She points out that children readily believe in things their parents tell them, from the tooth fairy to Santa.
Parents are their children’s greatest support system. Growing up, a child leans on their parents and learns everything from them. The child may also acknowledge and identify himself by what his parents describe him to be. It is what shapes a child’s belief and self-esteem, what makes them confident and realize their self-worth in the long run. Michelle Jones—who goes by @michellejones.g on TikTok—shared a video on how it is important to believe in one’s child and reflect the same to them. As a mom who stands for body neutrality and positive parenting, she shares several videos spreading awareness about the lesser-known aspects of child behavior.
In her video with her son, the mom stressed the need to communicate with children and let them know that they are capable and worthy of respect. She shared in the voiceover, “If you tell a child that a tooth fairy will come and pick his tooth up, he believes you. If you tell him Santa Claus will come flying on a sleigh on Christmas, he believes you.” Jones continued to point out relatable examples where children learn and accept several statements to be true simply because their parents said so. She continued, “If you tell him, there is treasure at the end of the rainbow, he believes you.”
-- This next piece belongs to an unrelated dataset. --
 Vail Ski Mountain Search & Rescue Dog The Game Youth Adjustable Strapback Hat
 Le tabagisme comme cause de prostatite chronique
Jones then comes to the final point of the video and begins mentioning that whatever you feed your child, will become a determining factor in their confidence. “If you tell him he is dumb, lazy or useless, he believes you.” The mom was bringing forth the realization that everything one says to their child holds truth in the child’s eyes and it will affect their thought process and growth. “So tell him that he is intelligent, beautiful, courageous and capable and he will also believe you,” Jones concluded. The child will now believe all these things as well, build his self-esteem and face life with those attributes in mind.
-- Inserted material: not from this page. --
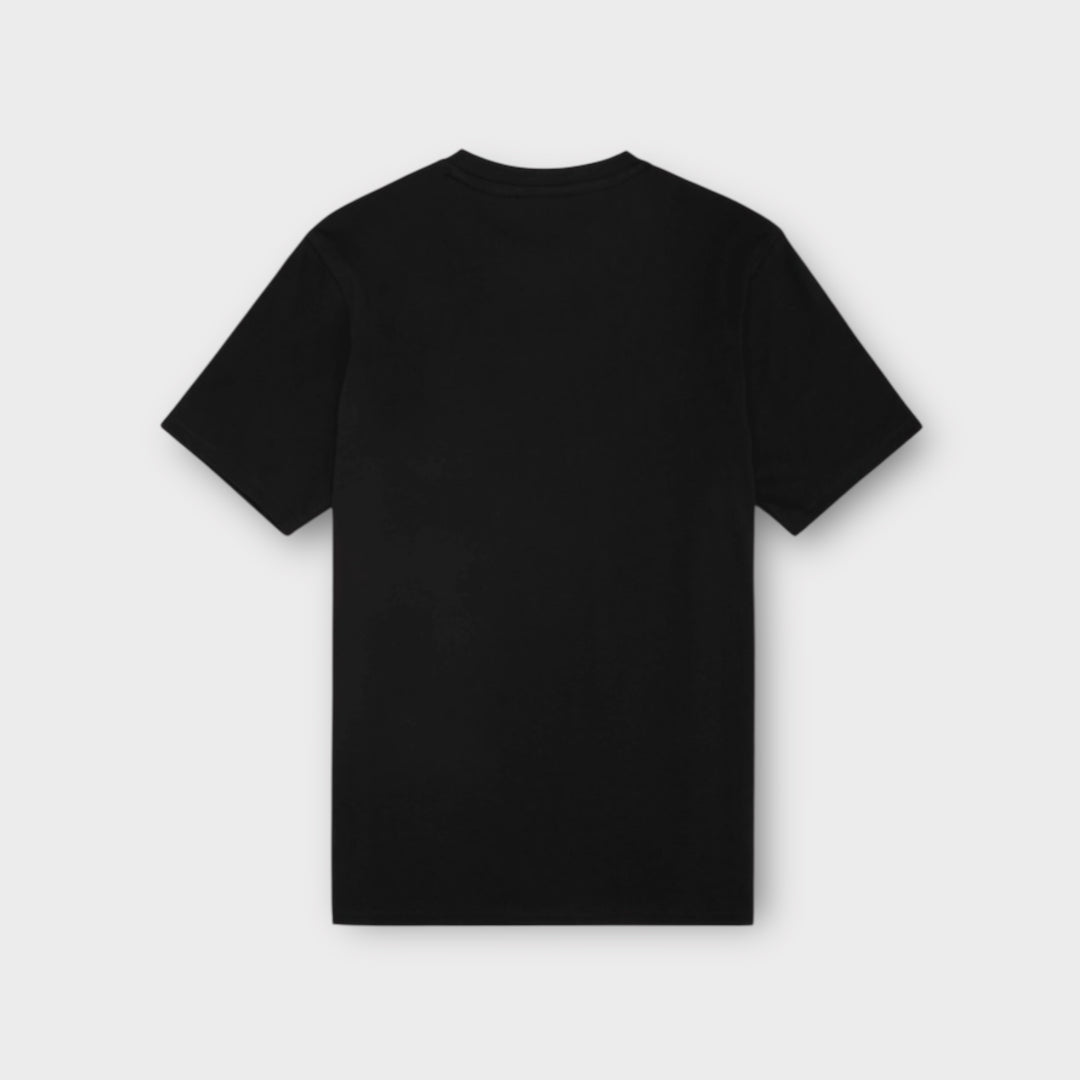 FILA BIELLA Regular SS T-shirt In Black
Reposting the same on her Instagram account, Jones added to the video in her caption. She said, “I knew I had to post it here too in hopes that you keep remembering that what your kids hear and see is a reflection of what you say and do.” She added, “Make them believe they are good for nothing and they will believe it. Make them believe they are wonderful and amazing and they will believe it. The choice is yours.” Several parents agreed to this ideology, while it served as an eye-opener for others.
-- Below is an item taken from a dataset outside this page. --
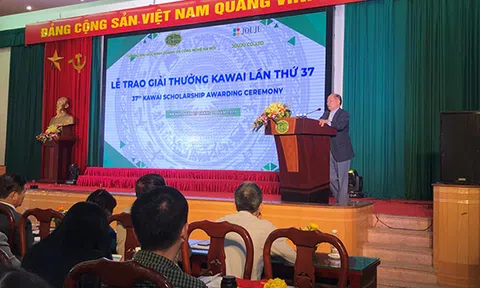 Lễ trao giải thưởng KAWAI lần thứ 37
@everdaypda commented, “You must help kids understand themselves so they not only understand their strengths but also their struggles. If you don't, others will label their behavior as bad and they will believe they are bad. Positive identity building is everything!” @cjv.narciso added, “And if you tell them nothing, they’ll believe anything.” Other parents shared in the comments how they practice the same. @worldtravelers_mate said, “This is so true, I can see it in my 2-year-old, we always tell her how smart she is and this has helped her confidence.” @heygirl.itsnicole said, “We have neurodivergent children in our house. So now we compliment each other by saying, ‘I love how your brain works!’, ‘I love that you can see something different than I do.’ It has been fun encouragement.”